Elle est en retard, pas le temps de s'arrêter, enfile les sombres ruelles et places claires, pleines de passants et de bistrots. Aux carrefours, elle retrouve la circulation en y mettant joyeusement un peu de stress et file vers le parc où elle s'immerge au cœur de sa matière première. Docile, malléable, réactive, ça part au quart de tour, c'est presque trop facile.
Là, on est sur du sérieux : les grand-mères et leur petits-enfants, les nounous avec les bambins, les jeunes qui se croient amoureux et aussi les pères divorcés avec leurs chérubins. Le top !
- « Ça y est, je suis sur place, je m'installe d'abord près des jeux. A l'inverse des réseaux sociaux, la trace de mon passage ne reste pas en mémoire. Tranquillement, j'analyse un peu les gens, l'ambiance, je planifie mes interventions, je sélectionne mes outils, et je me concentre. Avec l'expérience, j'ai acquis tout une gamme d'ondes que j’envoie vers mes cibles. Par exemple avec les enfants je donne une soudaine envie de faire pipi irrésistible, ou mieux encore, caca. Et ça finit par une culotte souillée, ou par une recherche urgente de toilettes sales et odorantes en laissant un autre enfant tout seul. Il y a les nounous qui bavardent activement pendant que j’envoie leur bambin promener derrière les buissons et qui se rendent compte trop tard qu'il en manque un. Je distrais les papas derrière leurs lunettes de soleil, trop concentrés sur l'équipe ou absorbés par leur smartphone qui n'entendent pas leur petit chéri se battre pour un jouet, qui ne voient pas le sable envoyé dans les yeux d'un autre et se font agresser par d'autres parents. J'incite la jeune fille aux cheveux colorés à croire que son petit ami sous sa casquette de base-ball mate une jolie baby-sitter. Elle l'engueule, elle le frappe et s'éloigne drapée dans sa fierté outragée tandis qu'il tente en vain de se défendre. C'est aussi la grand-mère angoissée qui agresse un grand-père qu'elle imagine pétri de mauvaises intentions à l'égard de sa petite, alors qu'il est simplement sourd et miro.

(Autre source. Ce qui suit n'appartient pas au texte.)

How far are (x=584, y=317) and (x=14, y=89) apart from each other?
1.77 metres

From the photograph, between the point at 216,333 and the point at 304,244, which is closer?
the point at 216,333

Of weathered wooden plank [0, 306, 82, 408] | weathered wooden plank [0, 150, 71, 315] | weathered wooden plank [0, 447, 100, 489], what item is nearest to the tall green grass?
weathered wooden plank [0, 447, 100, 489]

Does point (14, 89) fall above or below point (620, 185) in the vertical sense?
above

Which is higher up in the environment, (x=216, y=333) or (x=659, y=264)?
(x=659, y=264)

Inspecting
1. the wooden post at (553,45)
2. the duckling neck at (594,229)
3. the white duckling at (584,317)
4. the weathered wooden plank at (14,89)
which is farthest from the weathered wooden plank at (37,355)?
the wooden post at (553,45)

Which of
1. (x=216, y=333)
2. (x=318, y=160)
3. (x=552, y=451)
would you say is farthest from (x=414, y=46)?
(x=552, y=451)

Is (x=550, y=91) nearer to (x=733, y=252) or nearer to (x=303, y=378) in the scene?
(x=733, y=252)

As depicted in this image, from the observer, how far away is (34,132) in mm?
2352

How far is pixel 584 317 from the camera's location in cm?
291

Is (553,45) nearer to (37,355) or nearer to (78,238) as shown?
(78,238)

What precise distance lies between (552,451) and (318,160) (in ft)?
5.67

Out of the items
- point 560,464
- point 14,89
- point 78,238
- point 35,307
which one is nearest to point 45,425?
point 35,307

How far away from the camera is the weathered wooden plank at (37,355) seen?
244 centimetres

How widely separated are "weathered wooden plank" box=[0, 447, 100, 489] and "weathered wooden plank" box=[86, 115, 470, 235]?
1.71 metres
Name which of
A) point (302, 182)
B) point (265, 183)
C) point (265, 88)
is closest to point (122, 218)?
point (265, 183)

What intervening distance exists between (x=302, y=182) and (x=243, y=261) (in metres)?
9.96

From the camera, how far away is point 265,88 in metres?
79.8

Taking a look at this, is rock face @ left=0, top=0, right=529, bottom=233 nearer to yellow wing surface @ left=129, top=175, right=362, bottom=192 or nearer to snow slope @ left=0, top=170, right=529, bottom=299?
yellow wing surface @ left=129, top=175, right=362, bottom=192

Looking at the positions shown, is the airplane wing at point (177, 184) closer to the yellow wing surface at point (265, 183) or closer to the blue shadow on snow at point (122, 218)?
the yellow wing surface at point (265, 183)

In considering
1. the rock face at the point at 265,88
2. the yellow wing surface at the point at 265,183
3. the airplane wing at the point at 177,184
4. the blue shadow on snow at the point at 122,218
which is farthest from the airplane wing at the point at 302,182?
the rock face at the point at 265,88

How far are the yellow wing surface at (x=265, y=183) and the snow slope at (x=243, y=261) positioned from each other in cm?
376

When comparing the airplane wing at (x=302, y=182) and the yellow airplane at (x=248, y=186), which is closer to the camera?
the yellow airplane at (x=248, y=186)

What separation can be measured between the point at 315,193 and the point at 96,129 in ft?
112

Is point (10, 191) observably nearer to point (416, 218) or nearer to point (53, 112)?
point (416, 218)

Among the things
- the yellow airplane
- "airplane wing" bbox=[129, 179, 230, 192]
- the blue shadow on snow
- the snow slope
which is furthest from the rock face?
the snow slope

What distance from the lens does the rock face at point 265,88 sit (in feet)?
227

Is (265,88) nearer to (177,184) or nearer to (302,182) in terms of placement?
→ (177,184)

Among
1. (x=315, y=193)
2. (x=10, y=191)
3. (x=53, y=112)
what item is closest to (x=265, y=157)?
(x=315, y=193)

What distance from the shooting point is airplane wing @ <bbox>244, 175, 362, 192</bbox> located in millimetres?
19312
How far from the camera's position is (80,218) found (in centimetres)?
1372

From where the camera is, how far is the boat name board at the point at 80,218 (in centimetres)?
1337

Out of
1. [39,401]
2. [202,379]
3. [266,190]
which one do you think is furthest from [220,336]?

Bref, je pianote en experte dans mes partitions, je fais des arpèges, je les combine pour démultiplier les effets. Alors dès que j'ai mis une ambiance qui s'entretient toute seule, je change de terrain de jeux car j'ai des objectifs à atteindre. Je dois rendre des comptes, et il ne faut pas que je traîne si je veux remplir mon quota. Après seulement, je pourrais travailler pour mon compte, au noir.
Allez on commence. La journée va être chaude. Il y en a qui vont pleurer, et moi je vais bien rigoler ... ».